═════ SELECTED PASSAGE
Senior Citizens & Bankruptcy
Written by Canterbury Law Group

Senior Citizens & Bankruptcy

Bankruptcy is not always a good option for senior citizens who are having financial difficulties.

Older Americans filing for bankruptcy are not unusual when inflation and health care costs are rising. Furthermore, even though seniors have some benefits over other debtors, filing for bankruptcy is not the best option for people who stand to lose a lot of property. Learn more about other typical problems that senior citizens face when filing for bankruptcy by reading on.

One simple method to eliminate debt and increase the amount of money available to pay monthly bills is to file for bankruptcy. Still, a lot of seniors don’t feel comfortable declaring bankruptcy, and it’s not always a good idea or even necessary.
══════════
═════ MATERIAL SUPPLIED
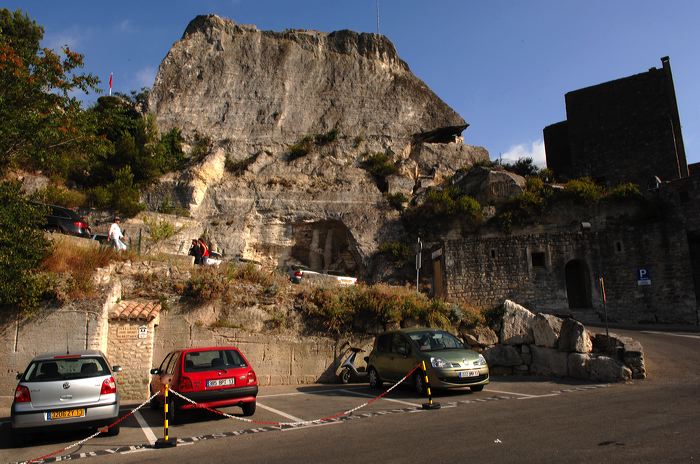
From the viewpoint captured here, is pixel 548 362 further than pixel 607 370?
Yes

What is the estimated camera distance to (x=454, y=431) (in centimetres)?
638

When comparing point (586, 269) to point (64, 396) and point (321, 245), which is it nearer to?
point (321, 245)

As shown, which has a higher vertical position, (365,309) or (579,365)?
(365,309)

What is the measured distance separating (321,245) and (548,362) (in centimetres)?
1951

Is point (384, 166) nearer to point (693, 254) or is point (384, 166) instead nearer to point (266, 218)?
point (266, 218)

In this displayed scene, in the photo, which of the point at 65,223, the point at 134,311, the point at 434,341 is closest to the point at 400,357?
the point at 434,341

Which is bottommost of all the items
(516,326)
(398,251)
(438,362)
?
(438,362)

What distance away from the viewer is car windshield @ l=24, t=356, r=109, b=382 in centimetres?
709

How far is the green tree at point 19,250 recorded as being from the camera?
10.3 meters

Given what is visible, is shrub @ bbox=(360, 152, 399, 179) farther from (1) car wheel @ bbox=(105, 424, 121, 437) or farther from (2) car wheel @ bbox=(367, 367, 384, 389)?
(1) car wheel @ bbox=(105, 424, 121, 437)

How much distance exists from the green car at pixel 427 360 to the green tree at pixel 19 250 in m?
7.80

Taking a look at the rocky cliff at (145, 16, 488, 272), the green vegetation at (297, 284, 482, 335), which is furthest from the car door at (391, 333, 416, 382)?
the rocky cliff at (145, 16, 488, 272)

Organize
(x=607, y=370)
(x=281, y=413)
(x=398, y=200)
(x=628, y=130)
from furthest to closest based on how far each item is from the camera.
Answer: (x=628, y=130) → (x=398, y=200) → (x=607, y=370) → (x=281, y=413)

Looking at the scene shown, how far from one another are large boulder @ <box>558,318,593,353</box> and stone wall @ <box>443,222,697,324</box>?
38.2ft
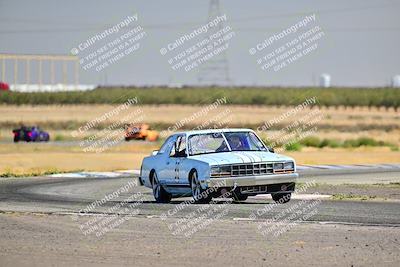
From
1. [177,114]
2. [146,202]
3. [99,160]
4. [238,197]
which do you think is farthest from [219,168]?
[177,114]

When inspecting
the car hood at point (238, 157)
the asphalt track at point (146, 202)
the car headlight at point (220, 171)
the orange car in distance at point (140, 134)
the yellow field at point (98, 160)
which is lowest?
the orange car in distance at point (140, 134)

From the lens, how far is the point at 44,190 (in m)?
24.3

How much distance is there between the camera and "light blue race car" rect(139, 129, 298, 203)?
717 inches

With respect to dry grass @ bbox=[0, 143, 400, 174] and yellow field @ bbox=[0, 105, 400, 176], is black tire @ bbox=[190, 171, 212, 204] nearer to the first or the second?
dry grass @ bbox=[0, 143, 400, 174]

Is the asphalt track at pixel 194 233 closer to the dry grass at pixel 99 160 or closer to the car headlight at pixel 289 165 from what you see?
the car headlight at pixel 289 165

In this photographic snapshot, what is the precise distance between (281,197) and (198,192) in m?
1.57

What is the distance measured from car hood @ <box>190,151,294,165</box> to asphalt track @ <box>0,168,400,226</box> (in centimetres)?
80

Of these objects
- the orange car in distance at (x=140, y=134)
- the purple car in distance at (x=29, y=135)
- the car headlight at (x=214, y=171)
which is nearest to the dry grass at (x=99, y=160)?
══════════
■ REQUIRED TASK A ■
In the article on senior citizens and bankruptcy, copy the stretch from "One simple method" through "or even necessary." word for word.
■ REQUIRED TASK B ■
Answer these questions from the article on senior citizens and bankruptcy:
(i) Who is named as the writer of the article?
(ii) Which two rising costs does the article mention?
(iii) For which people does the article say filing for bankruptcy is not the best option?
■ REQUIRED TASK C ■
Write the next part of the article on senior citizens and bankruptcy, picking up after its final sentence.

■ EXERCISE ANSWER A ■
One simple method to eliminate debt and increase the amount of money available to pay monthly bills is to file for bankruptcy. Still, a lot of seniors don’t feel comfortable declaring bankruptcy, and it’s not always a good idea or even necessary.

■ EXERCISE ANSWER B ■
(i) Canterbury Law Group
(ii) Inflation and health care costs
(iii) People who stand to lose a lot of property

■ EXERCISE ANSWER C ■
For seniors, filing for bankruptcy is questionable in the following two scenarios:

There is nothing that a creditor can seize from you. The items required to keep a house, like furniture, a small car, Social Security money, and numerous retirement accounts, cannot be taken by creditors. Since these items comprise the entirety of what many seniors own, many of them are “judgment proof,” meaning that declaring bankruptcy is not required. Nevertheless, some impervious to judgment will file to block creditor calls and get rid of the anxiety associated with losing money from a bank account. (See Also: What Is a Levy on a Bank Account?)
You are too wealthy to gain anything from filing for bankruptcy. In situations where your assets and earnings aren’t shielded from creditors, declaring bankruptcy might not be the best course of action. It’s likely that you would forfeit the property in Chapter 7. Because you have to pay for any property that you are not entitled to protect (but can keep), you would have to make a large Chapter 13 repayment plan payment in Chapter 13.

Discover the benefits and drawbacks of declaring bankruptcy for your financial situation.

Choosing the Right Time for a Senior to File for Bankruptcy
Bankruptcy isn’t always required or even advantageous, but for some seniors, it can be effective. Consider the following questions for yourself:

Do you have the kind of debt that Chapter 7 allows you to discharge?
Would you like a Chapter 13 repayment plan to help you catch up on unpaid mortgage or auto loans?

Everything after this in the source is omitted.